▸ **PASSAGE PROVIDED**
Swedish fashion designer

Lars Nilsson (born 1966) is a Swedish fashion designer and member of the Council of Fashion Designers of America who has worked with fashion houses, including Christian Lacroix, Balmain, Christian Dior, Ralph Lauren, Bill Blass, Nina Ricci and his own menswear line, Mr. Nils.

== Career ==

=== Fashion ===
Lars Nilsson graduated from both Virginska Skolan in Sweden and Paris’ Ecole de la Chambre Syndicale de la Couture.

Following fashion school Nilsson held an apprenticeship at the tailoring atelier of Chanel haute couture before joining the fashion house Christian Lacroix. He spent nine years there as both Lacroix's personal assistant and as the senior haute couture designer. He worked directly with Lacroix on a number of books and the production of theatrical pieces.

From 1997 to 1999 Nilsson worked with John Galliano at Christian Dior Couture as Collection Coordinator of both the haute couture studio and the fur collections. Afterwards, Nilsson moved to New York to become the Design Director for the Polo Ralph Lauren women’s wear collection. From 2000 to 2003 he was Creative Director for Bill Blass Collection, designing both womenswear and menswear, and became head designer following Bill Blass's death in 2002. Anna Wintour wore one of his dresses to the Vogue Fashion Awards in October 2001, and he was named Designer of the Year 2001 by New York magazine as well as being elected to the International Best-Dressed List by Eleanor Lambert and Vanity Fair.

In 2003 Nilsson returned to Paris, joining Nina Ricci as their Creative Director of fashion, and perfume and cosmetics. He revitalized Nina Ricci to tap into a clientele of "uptown girls" and "the new generation of socialites“ who included Anne Hathaway, Renée Zellweger, Reese Witherspoon, Kate Beckinsale and Dita Von Teese In 2004 he designed the brand's first ever resort collection and was able to raise attention for the brand through several international runway shows, trunkshows and soirées. He also worked on innovative collaborations, such as with the famous corsetier Mr Pearl.

In 2006 Nilsson was presented with the highest Swedish Fashion Award, the Guldknappen (Swedish for Golden Button).

Nilsson was appointed Creative Director of Gianfranco Ferré following the founder's sudden death on September 25, 2007. However, he left after less than six months.

Starting 2007 he began working on establishing his own furniture and textiles collection.

In September 2009 Nilsson started his menswear label Mr. Nils. He showed his first collection as a special guest of Pitti Uomo in Florence, Italy In 2011, his branding efforts were recognised when he was awarded the Graphis Gold Award for Best Advertisement Campaign.

In January 2014 the Japanese retail giant, Fast Retailing Co. Ltd tapped Lars Nilsson as artistic director of its two European brands, Comptoir des Cotonniers and Princesse Tam Tam, both based in Paris.

▸ **USING THE INFORMATION**
- 1) Translate this sentence from the passage on Lars Nilsson into Spanish: "In 2006 Nilsson was presented with the highest Swedish Fashion Award, the Guldknappen (Swedish for Golden Button)."
- 2) Recast the paragraph in the passage on Lars Nilsson that begins "From 1997 to 1999 Nilsson worked" as a short bulleted list, keeping its main facts.

▸ **STORED DATA**

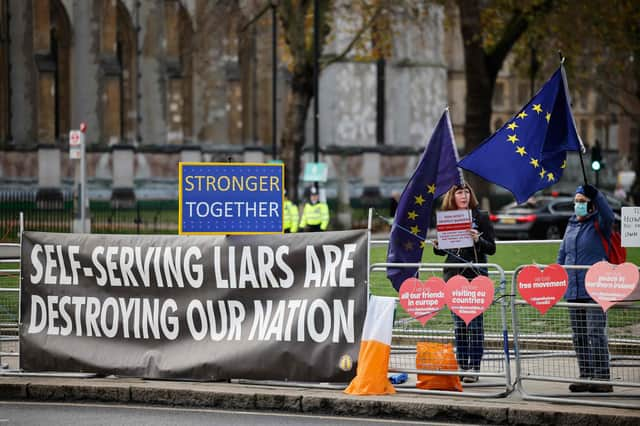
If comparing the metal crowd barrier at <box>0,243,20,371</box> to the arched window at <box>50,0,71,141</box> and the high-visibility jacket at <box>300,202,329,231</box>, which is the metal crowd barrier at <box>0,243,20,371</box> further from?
the arched window at <box>50,0,71,141</box>

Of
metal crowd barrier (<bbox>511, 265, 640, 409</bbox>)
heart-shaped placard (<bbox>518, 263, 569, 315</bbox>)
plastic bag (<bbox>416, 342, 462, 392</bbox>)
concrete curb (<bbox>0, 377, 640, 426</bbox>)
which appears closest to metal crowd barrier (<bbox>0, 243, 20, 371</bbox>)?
concrete curb (<bbox>0, 377, 640, 426</bbox>)

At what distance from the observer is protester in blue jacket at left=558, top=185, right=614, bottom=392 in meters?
10.5

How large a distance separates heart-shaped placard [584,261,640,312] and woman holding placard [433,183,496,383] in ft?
3.75

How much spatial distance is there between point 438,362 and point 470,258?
1347 mm

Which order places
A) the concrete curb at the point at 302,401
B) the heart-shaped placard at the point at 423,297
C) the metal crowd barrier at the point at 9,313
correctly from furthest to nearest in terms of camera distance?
the metal crowd barrier at the point at 9,313 < the heart-shaped placard at the point at 423,297 < the concrete curb at the point at 302,401

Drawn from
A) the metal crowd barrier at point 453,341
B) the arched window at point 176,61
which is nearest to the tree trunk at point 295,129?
the arched window at point 176,61

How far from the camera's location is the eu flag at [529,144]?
37.5 ft

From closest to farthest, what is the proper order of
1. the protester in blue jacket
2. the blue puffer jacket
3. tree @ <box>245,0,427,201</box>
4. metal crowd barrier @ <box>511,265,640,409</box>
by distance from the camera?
metal crowd barrier @ <box>511,265,640,409</box>
the protester in blue jacket
the blue puffer jacket
tree @ <box>245,0,427,201</box>

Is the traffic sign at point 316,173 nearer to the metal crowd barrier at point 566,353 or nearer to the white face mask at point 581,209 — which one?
the metal crowd barrier at point 566,353

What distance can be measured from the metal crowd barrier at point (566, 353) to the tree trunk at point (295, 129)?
90.1 ft

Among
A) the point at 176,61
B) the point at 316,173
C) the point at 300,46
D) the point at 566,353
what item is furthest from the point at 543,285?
the point at 176,61

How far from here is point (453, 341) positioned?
12422mm

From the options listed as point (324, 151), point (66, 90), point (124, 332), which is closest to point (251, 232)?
point (124, 332)

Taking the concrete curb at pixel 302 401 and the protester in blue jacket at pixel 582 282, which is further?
the protester in blue jacket at pixel 582 282
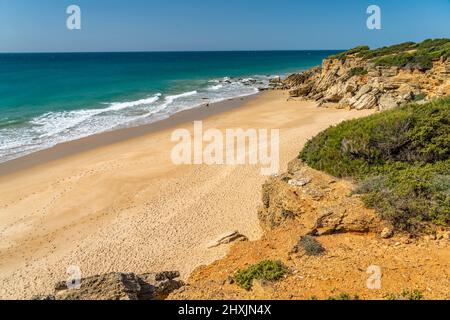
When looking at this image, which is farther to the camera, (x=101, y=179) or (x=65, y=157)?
(x=65, y=157)

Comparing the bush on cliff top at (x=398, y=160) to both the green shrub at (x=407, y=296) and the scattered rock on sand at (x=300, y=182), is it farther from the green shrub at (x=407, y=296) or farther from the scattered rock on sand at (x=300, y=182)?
the green shrub at (x=407, y=296)

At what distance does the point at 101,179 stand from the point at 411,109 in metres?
14.7

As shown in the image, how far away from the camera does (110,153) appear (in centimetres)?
2306

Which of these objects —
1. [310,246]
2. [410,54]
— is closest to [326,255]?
[310,246]

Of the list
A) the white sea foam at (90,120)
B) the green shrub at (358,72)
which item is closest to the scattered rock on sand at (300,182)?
the white sea foam at (90,120)

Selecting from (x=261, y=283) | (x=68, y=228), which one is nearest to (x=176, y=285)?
(x=261, y=283)

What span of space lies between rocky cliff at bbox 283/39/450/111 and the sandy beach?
9860 mm

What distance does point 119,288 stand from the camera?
6.80m

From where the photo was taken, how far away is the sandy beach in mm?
11672

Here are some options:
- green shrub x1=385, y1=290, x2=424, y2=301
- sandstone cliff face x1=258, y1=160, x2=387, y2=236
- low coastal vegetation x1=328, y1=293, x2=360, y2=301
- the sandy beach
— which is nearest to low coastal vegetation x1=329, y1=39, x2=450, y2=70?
the sandy beach

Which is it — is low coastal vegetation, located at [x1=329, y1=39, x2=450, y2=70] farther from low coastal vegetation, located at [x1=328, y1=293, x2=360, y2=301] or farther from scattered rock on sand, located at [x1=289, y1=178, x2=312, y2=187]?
low coastal vegetation, located at [x1=328, y1=293, x2=360, y2=301]
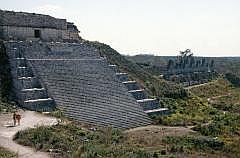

▸ **ANSWERS BY TASK**
- 1) En 2006, Nilsson recibió el máximo premio de moda sueco, el Guldknappen (en sueco, «Botón de Oro»).

- 2)
- 1997–1999: worked with John Galliano at Christian Dior Couture as Collection Coordinator of the haute couture studio and the fur collections.
- Next: moved to New York as Design Director for the Polo Ralph Lauren women's wear collection.
- 2000–2003: Creative Director for Bill Blass Collection, designing womenswear and menswear. He became head designer after Bill Blass died in 2002.
- October 2001: Anna Wintour wore one of his dresses to the Vogue Fashion Awards.
- Honors: New York magazine named him Designer of the Year 2001. Eleanor Lambert and Vanity Fair elected him to the International Best-Dressed List.